In rodents, P-gp is encoded by the MDR1A and MDR1B genes. P-gp encoded by MDR1A serves a role as an efflux pump in cells of the liver, intestine, kidney and blood-brain barrier (46). The mRNA expression levels of MDR1A and MDR1B in the present study were not significantly different. In addition to vascular endothelial cells, nerve cells can express P-gp in the brain following seizures (47). However, the immunofluorescence staining in the present study demonstrated that P-gp was primarily localized to blood vessels, and there was little expression observed in neurons. This may be due to the model utilized and the time in which specimens were observed. van Vliet et al (48) demonstrated that P-gp is observed in glial-like cells in the rat dentate gyrus 1 week after seizures induced by electrical kindling. However, Guo et al (49) reported that P-gp was not expressed in hippocampus neurons 4 weeks after pilocarpine-induced epilepsy in rats. During immunofluorescence testing, specific markers for the different cell types were not applied. This was a limitation of the present study, which could be resolved with specific markers for blood vessels and neurons in future studies.

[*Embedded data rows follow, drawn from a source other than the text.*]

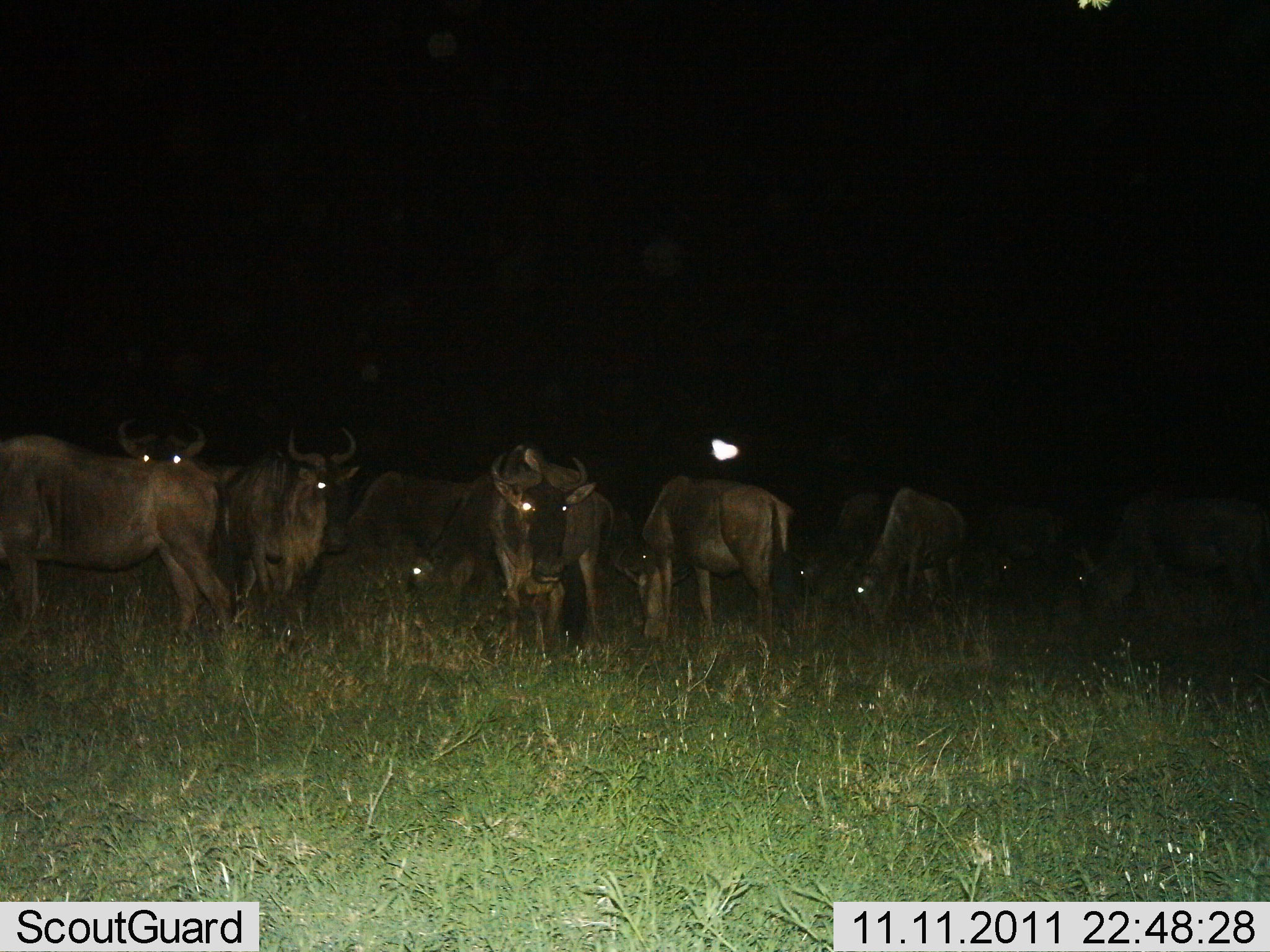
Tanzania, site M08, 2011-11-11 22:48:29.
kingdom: Animalia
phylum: Chordata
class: Mammalia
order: Artiodactyla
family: Bovidae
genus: Connochaetes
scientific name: Connochaetes taurinus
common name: blue wildebeest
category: wildebeest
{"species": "wildebeest (blue wildebeest) (Connochaetes taurinus)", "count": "11-50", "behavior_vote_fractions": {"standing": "100%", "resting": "10%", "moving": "10%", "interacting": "0%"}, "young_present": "0%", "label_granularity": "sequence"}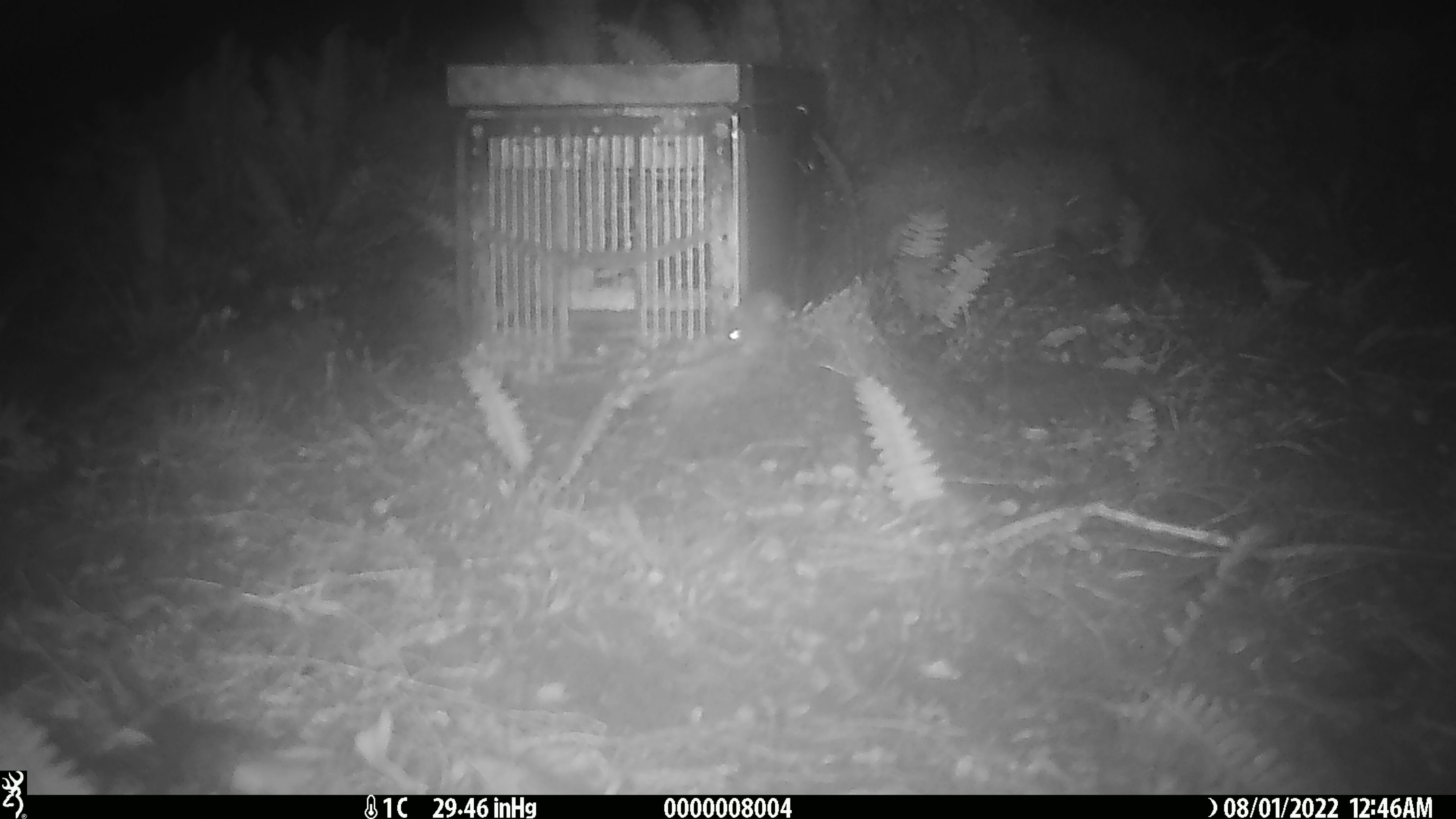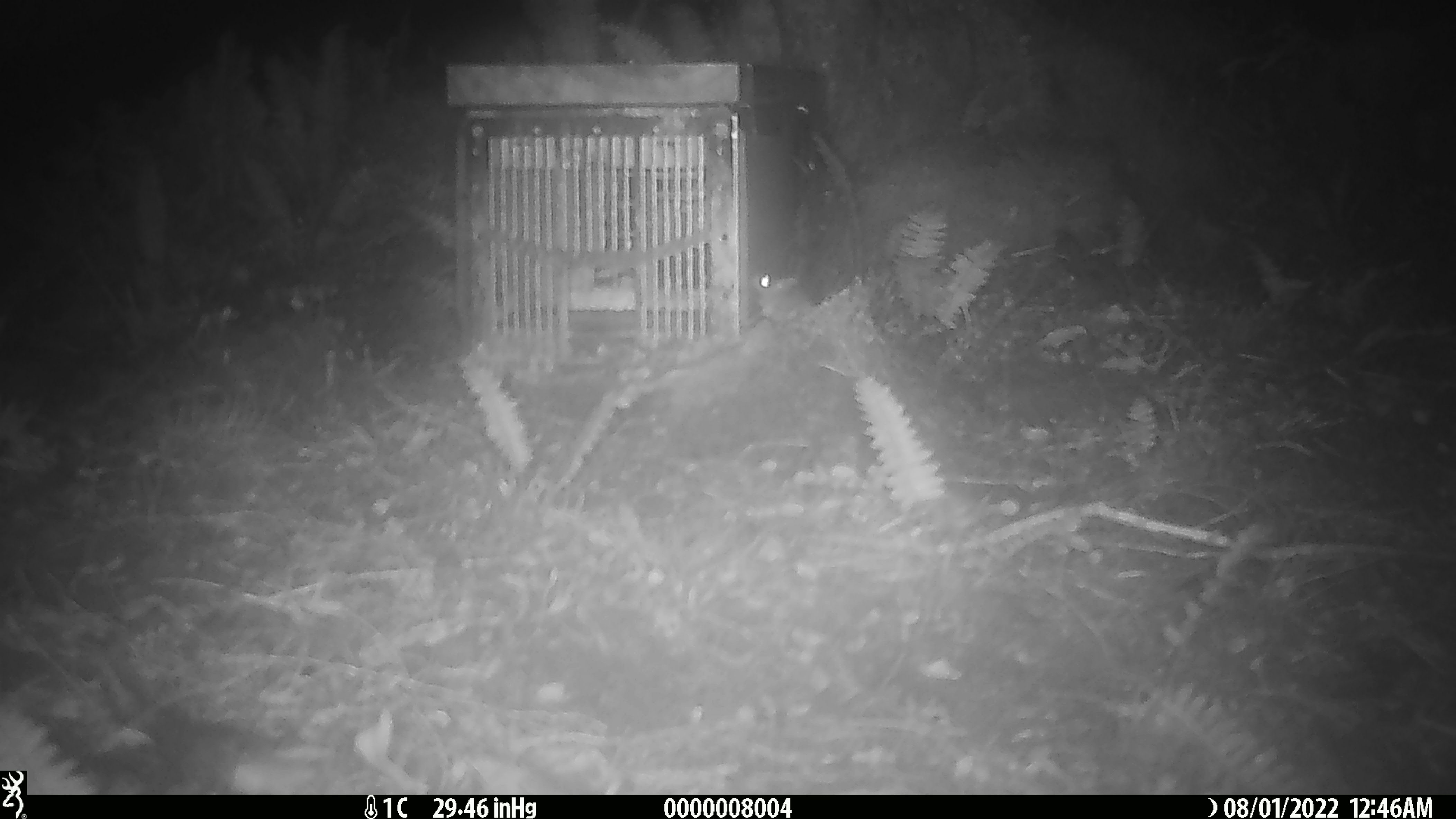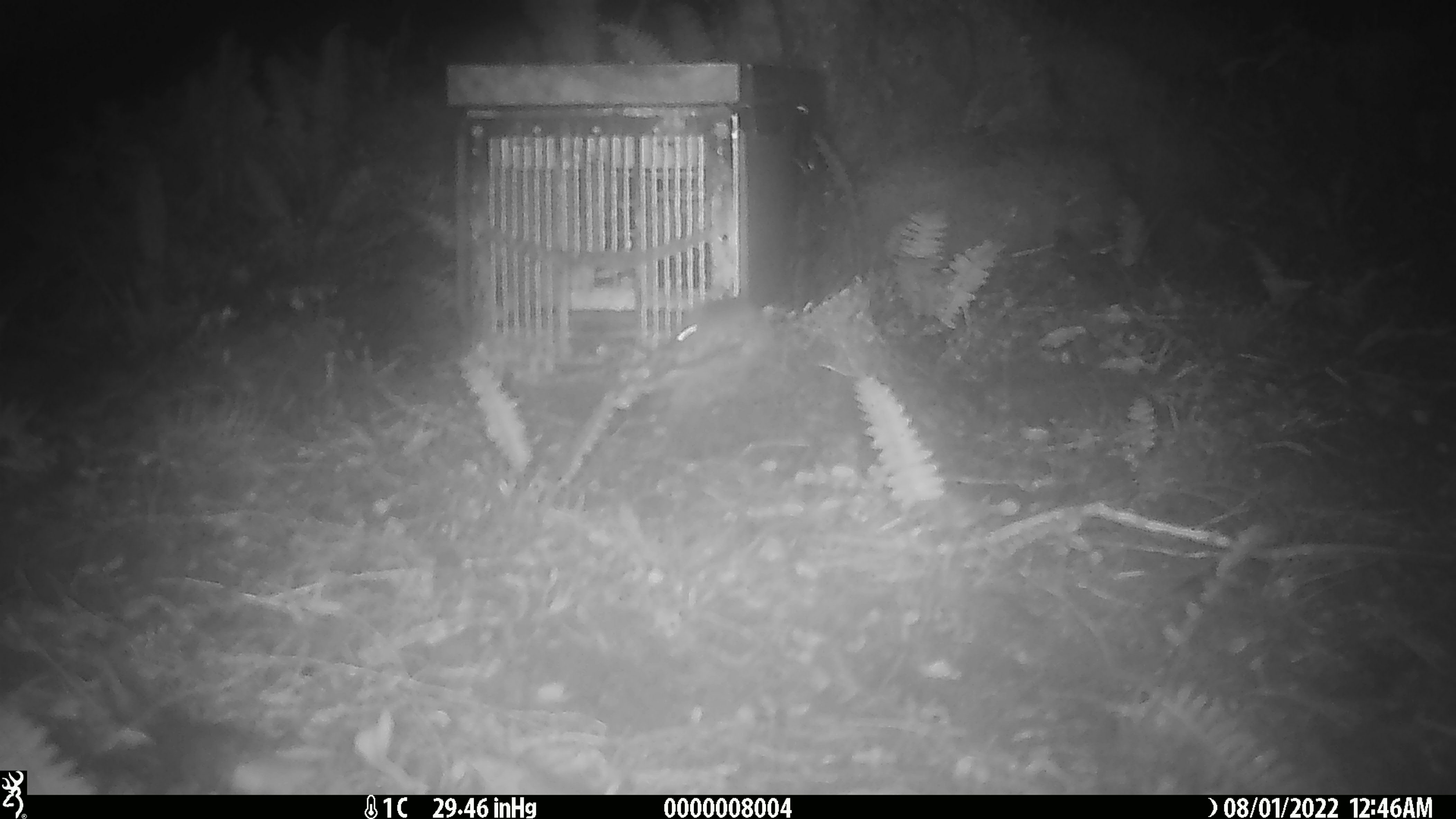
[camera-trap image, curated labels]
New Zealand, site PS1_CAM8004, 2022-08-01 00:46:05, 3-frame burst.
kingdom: Animalia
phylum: Chordata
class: Mammalia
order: Rodentia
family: Muridae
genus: Mus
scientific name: Mus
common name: mouse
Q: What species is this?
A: Mouse (Mus).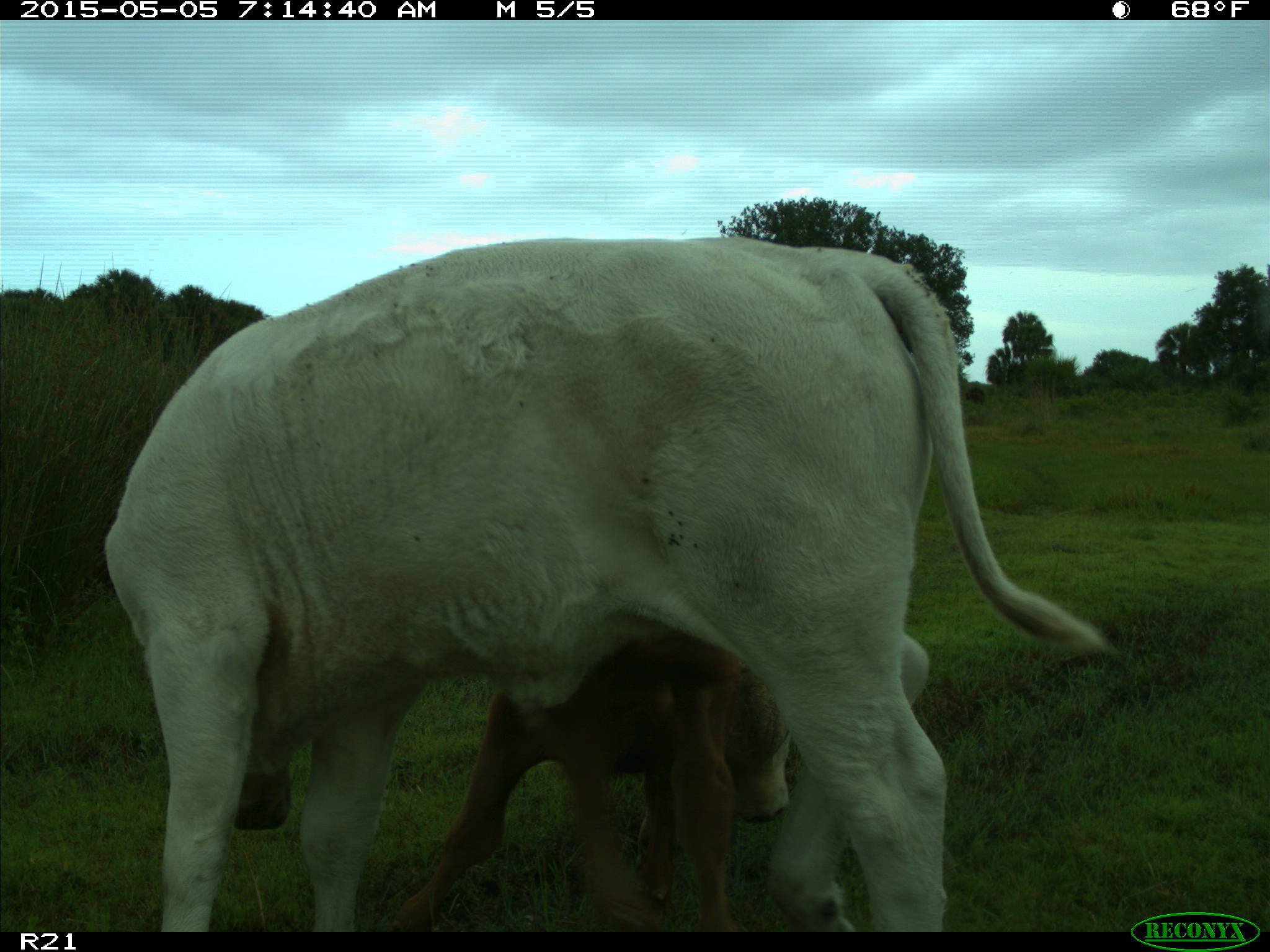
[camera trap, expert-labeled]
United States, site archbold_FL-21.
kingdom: Animalia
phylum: Chordata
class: Mammalia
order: Artiodactyla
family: Bovidae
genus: Bos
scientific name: Bos taurus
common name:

In conclusion, the present study demonstrated that HMGB1 knockdown may reduce the expression levels of MDR1A/B mRNA and P-gp protein via RAGE/NF-κB inflammatory signaling pathways. This may partly explain the underlying mechanism of P-gp overexpression in pilocarpine-induced SE rat brains. Therefore, targeting the HMGB1/RAGE/NF-κB signaling pathway may be a potential strategy for the treatment of DRE.